Dissatisfaction with SaaS is widespread, and it will continue for some time
Gartner analysts reported that most companies are currently unhappy with their SaaS contracts and will remain so for at least several more years, estimating that, through 2015, 80 percent of them will be dissatisfied with contract language. In the event of a major data breach or network attack, they would not feel confident about their providers having implemented the proper safeguards, nor their abilities to prevent data loss or compliance lapses. Moreover, they would not even know whether it was the provider's contractual obligation to do so.
"Whatever term is used to describe the specifics of the service-level agreement (SLA), IT procurement professionals expecting their data to be protected from attack, or to be restorable in case of an incident, must ensure their providers are contractually obligated to meet those expectations," said Gartner vice president and analyst Alexa Bona. "We recommend they also include recovery time and recovery point objectives and data integrity measures in the SLAs, with meaningful penalties if these are missed."
Reporting on the Gartner study, ZDNet's Zack Whittaker pointed out that inadequate data governance, generated as a result of false assumptions about the distribution of cloud security responsibilities, could land organizations in hot water with not only their customers, but also regulators.
In the report, Gartner analysts recommended that companies demand from their SaaS provider the right to an annual, third-party audit and certification. If the security review exposes a key vulnerability, or if the organization ultimately suffers a breach of their cloud-contingent data, then it should also be able to terminate its SaaS contract, advised the report's coordinators.
"It will become increasingly common practice to perform assessments in a variety of ways, including reviewing responses to a questionnaire, reviewing third-party audit statements, conducting on-site audits and/or monitoring the cloud services provider," argued Bona.
What can companies do to ensure fairer, more transparent contracts?
In order to obtain more workable contracts, companies may also need to involve more security personnel in the process.
"Concerns about the risk ramifications of cloud computing are increasingly motivating security, continuity, recovery, privacy and compliance managers to participate in the buying process led by IT procurement professionals," concluded Bona. "They should continue regularly to review their cloud contract protection to ensure that IT procurement professionals make sustainable deals that contain sufficient risk mitigation."
Also writing for ZDNet, cloud technologies analyst Joe McKendrick presented an additional set of specific measures that companies could take to obtain clearer contracts.
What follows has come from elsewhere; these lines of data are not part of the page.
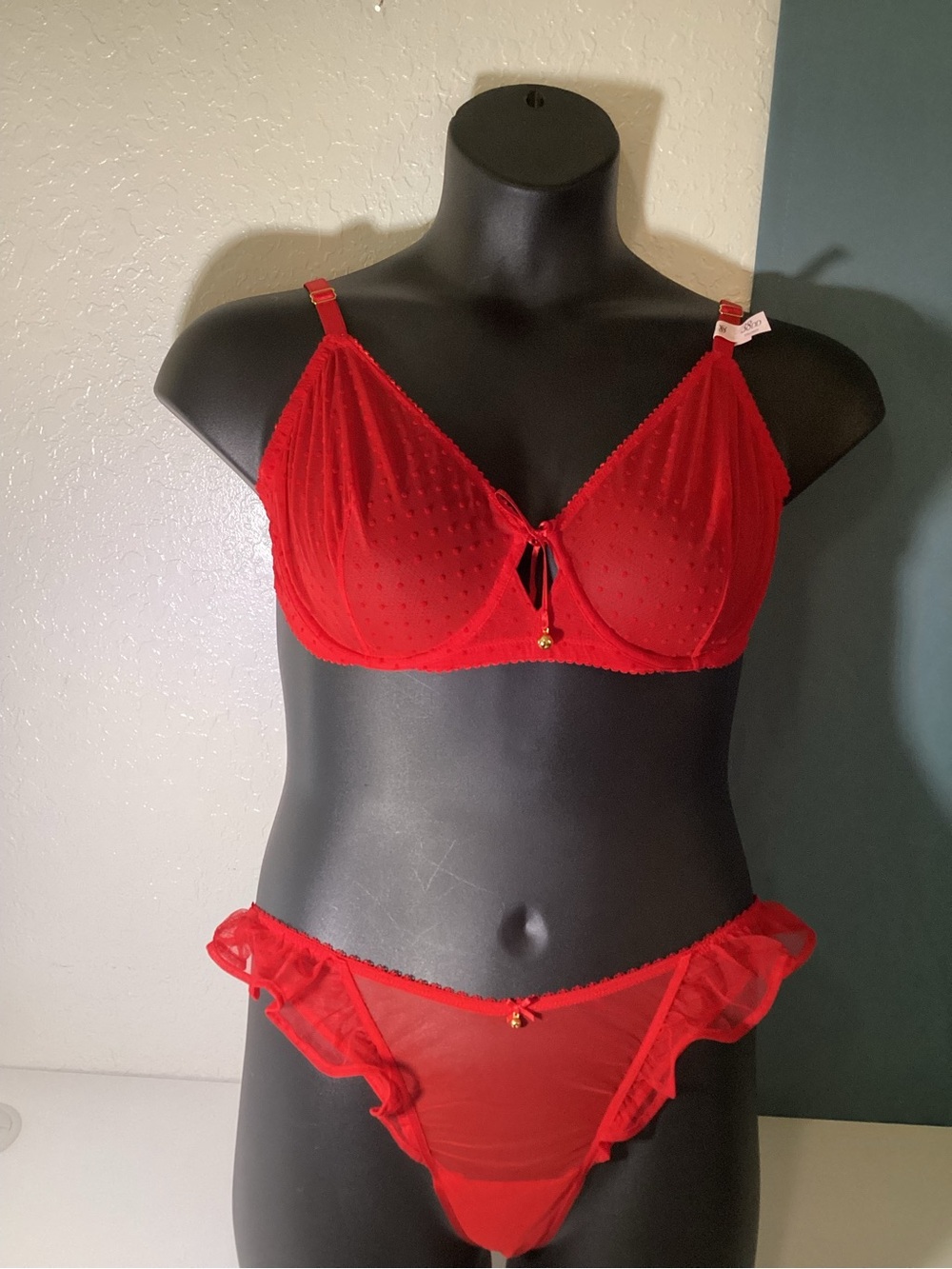 Victoria's Secret Red Sheer Mesh Bra & Ruffle Panty Set
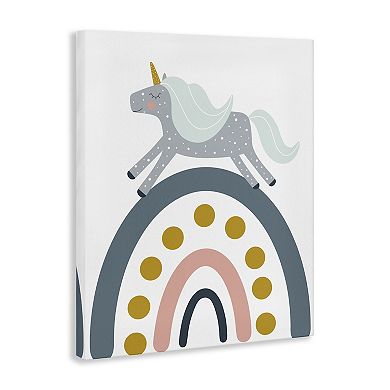 Stupell Home Decor Neutral Unicorn over Rainbow Canvas Wall Art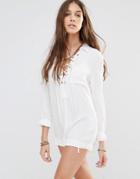 Honey Punch Tie Up Front Romper With Front Pockets - White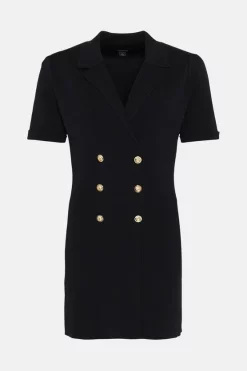 Promo 🎉 Karen Millen Button Front Knit Mini 👗 Dress 😍 -PARTY DRESSES Sales Store bkk02382 black xl 3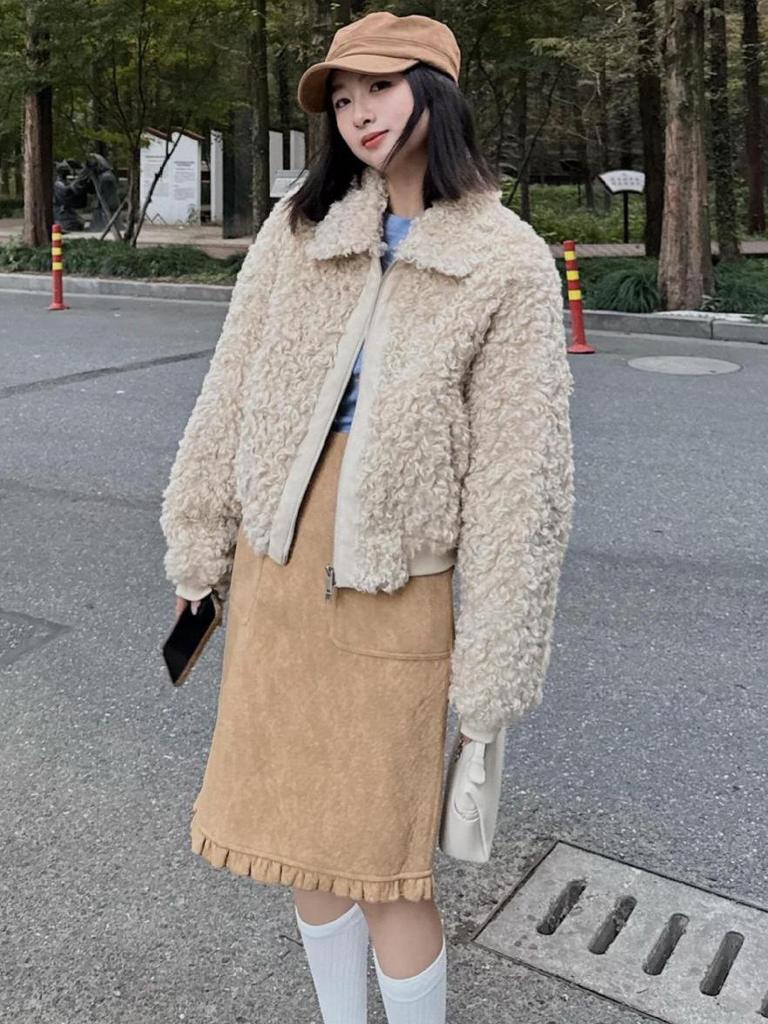 Women's Korean Retro Pleated Wool Skirt: Autumn/Winter Mid-Length, Ruffled Versatile Slim Fit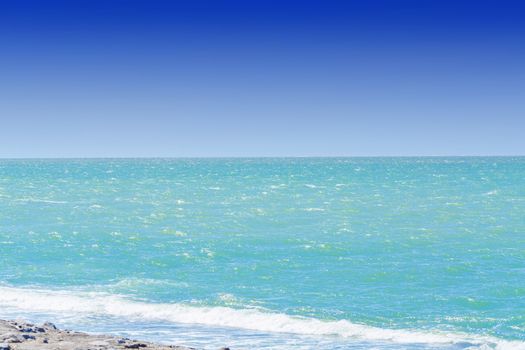 Beautiful seascape with blue sky
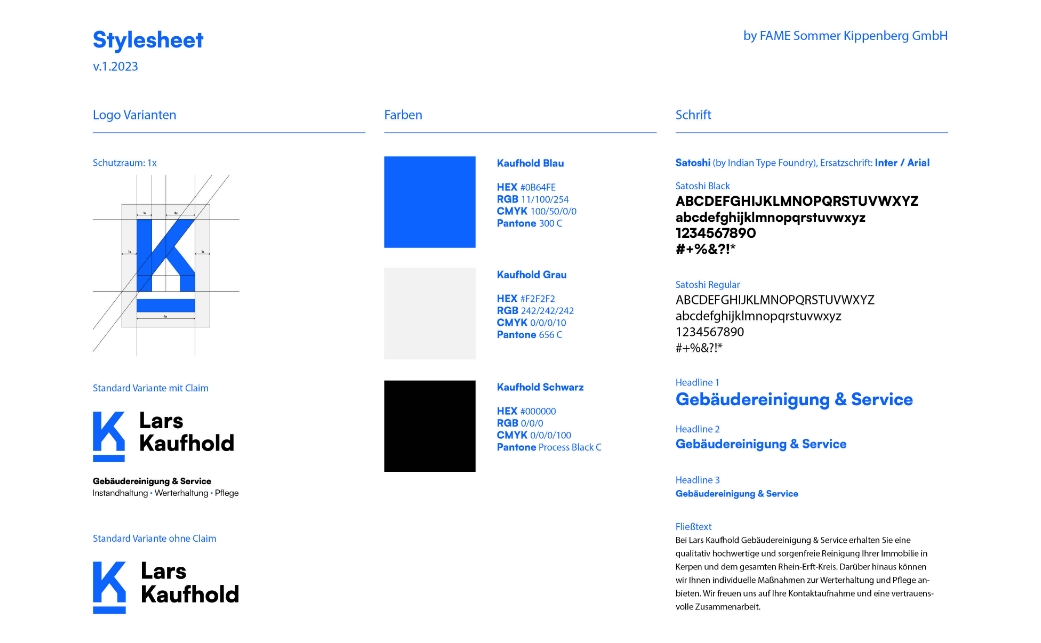 Ein Styleguide mit Logo-Varianten, Farbschemata und Schriftauswahl für die Marke Lars Kaufhold Gebäudereinigung & Service.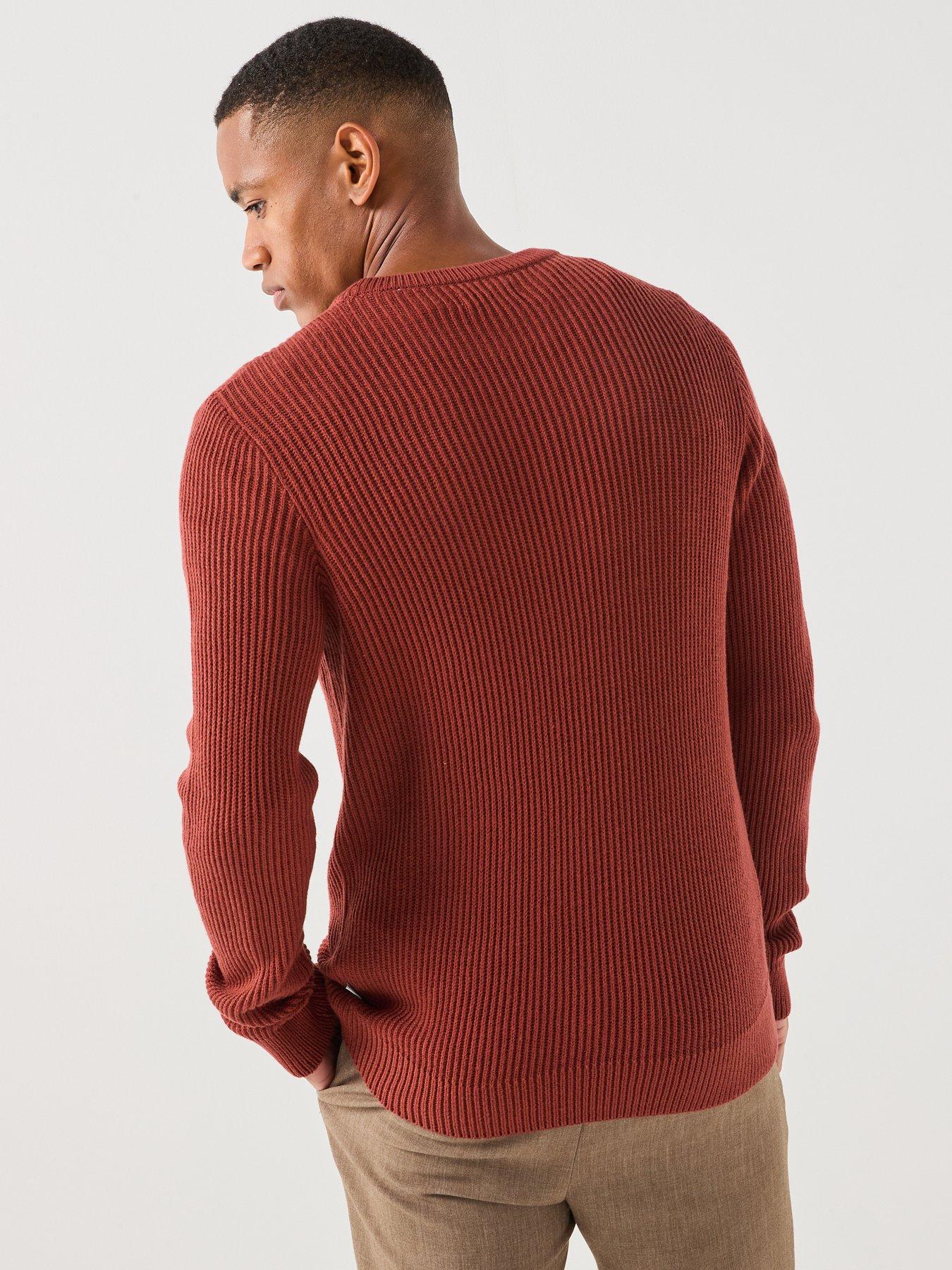 Image 2 of 6 of Jack & Jones Panel Knitted Jumper - Red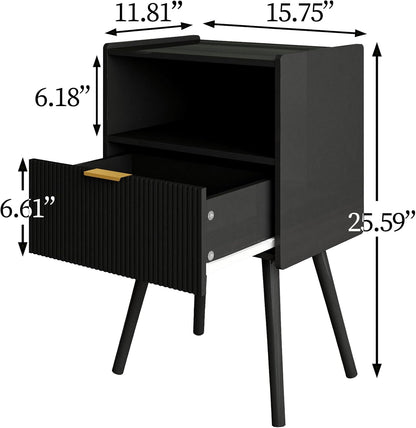 Nightstand,Modern Bedside Table with Storage Drawer and Open Wood Shelf, Accent Night Stand with
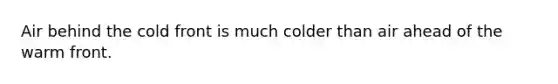 Air behind the cold front is much colder than air ahead of the warm front.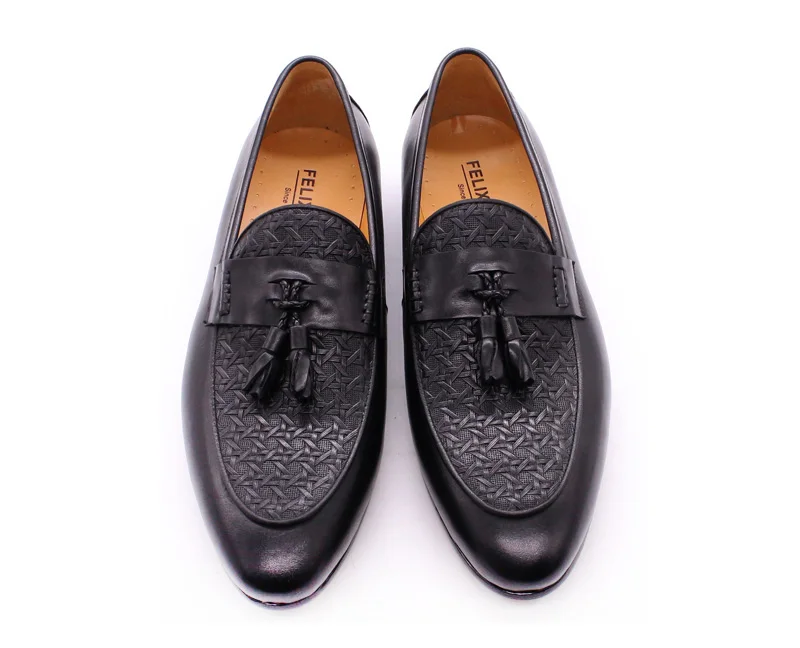 Tassels Genuine Leather Shoes  Casual Wing Pointed Shoes Men For Wedding Party Office Fashion Shoes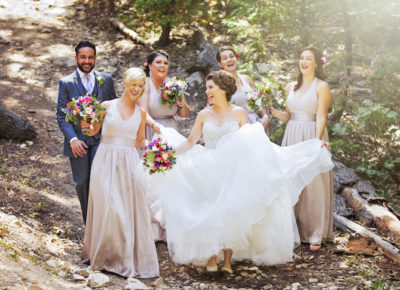 bridal party in nature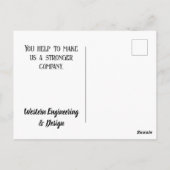 Welkom bij ons team met een blauwe roze Kantoor Briefkaart (Achterkant)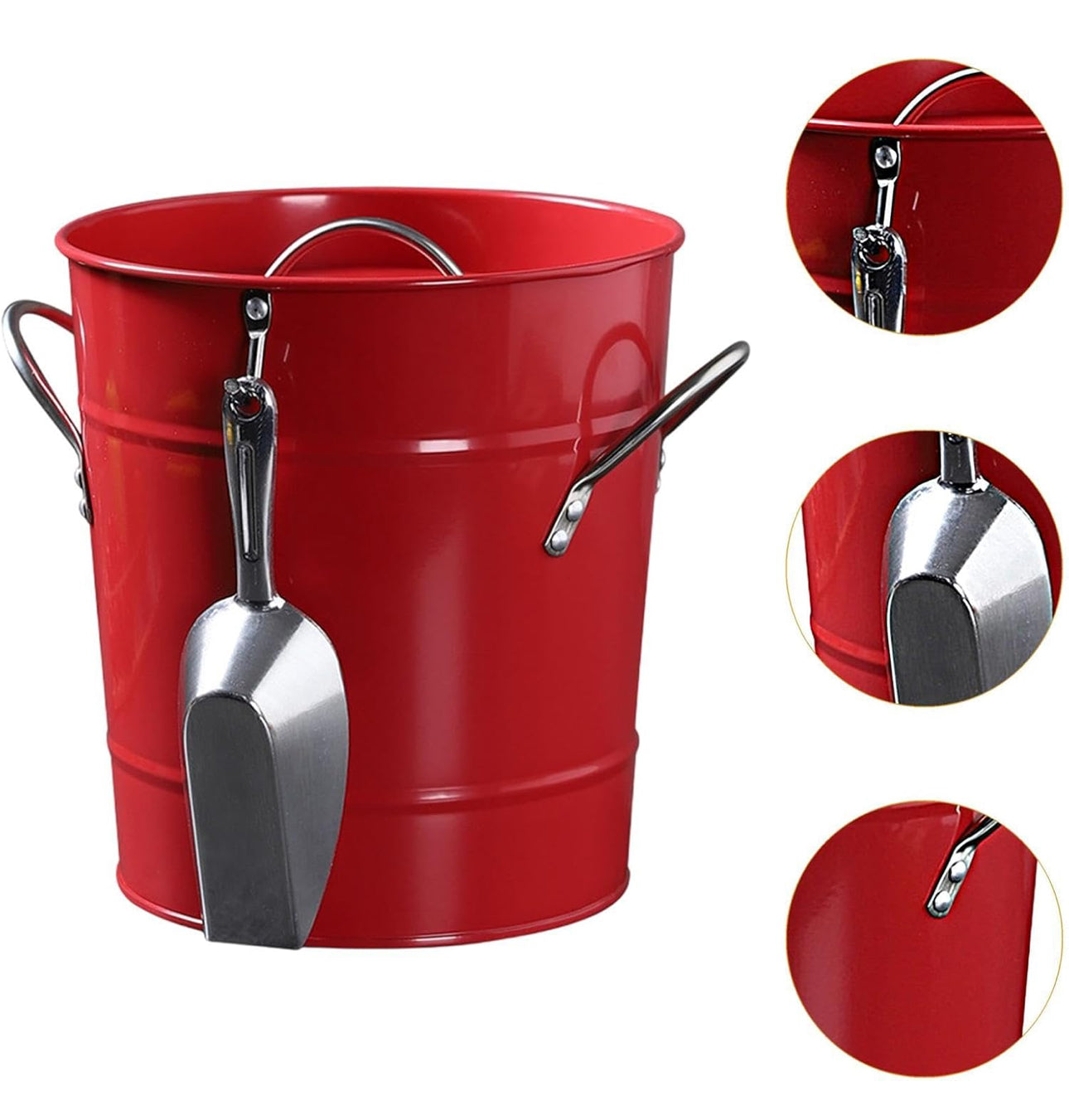 MHome Retro Ice Bucket With Scoop & Lid -Various Colours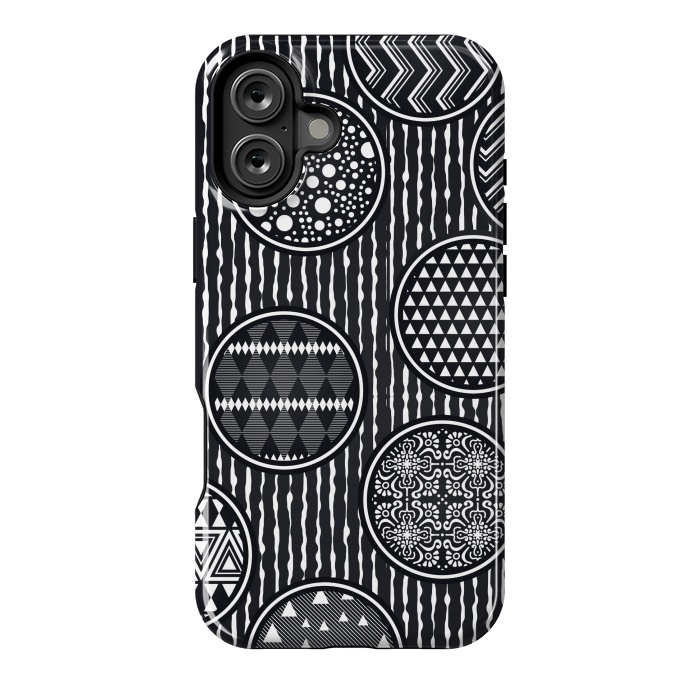 iPhone 16 Plus StrongFit black and white circular pattern by MALLIKA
Examining a report from the QMUL Cloud Legal Project at the University of London, he also explored some of the underlying conceptual disagreements between providers and customers that have led to the current impasse over SaaS security.
To put pressure on their providers to change, business can join users groups for a specific vendor, which McKendrick stated would give extra weight to their grievances and perhaps eventually connect them with individual SaaS managers. At a larger scale, companies can also maintain relationships with multiple vendors in order to prevent being completely reliant on one provider for management of their critical data.
However, these tactics do not resolve some fundamental differences separating SaaS providers and clients. For example, many organizations, especially ones located in the European Union, have firm requirements that their data reside within specific jurisdictions or geographies. Cloud providers do not often volunteer information as to the whereabouts of their server infrastructures, nor do they accept sole liability for service interruptions or subsequent data loss, resulting in contracts that do not meet client needs.
On top of ambiguity, many contracts contain what McKendrick called "onerous automatic renewal policies," which lock customers into these questionable terms for long periods and at great cost. In some scenarios, businesses may actually be better off, financially and operationally, reverting to an on-site data center while they sort out provider issues.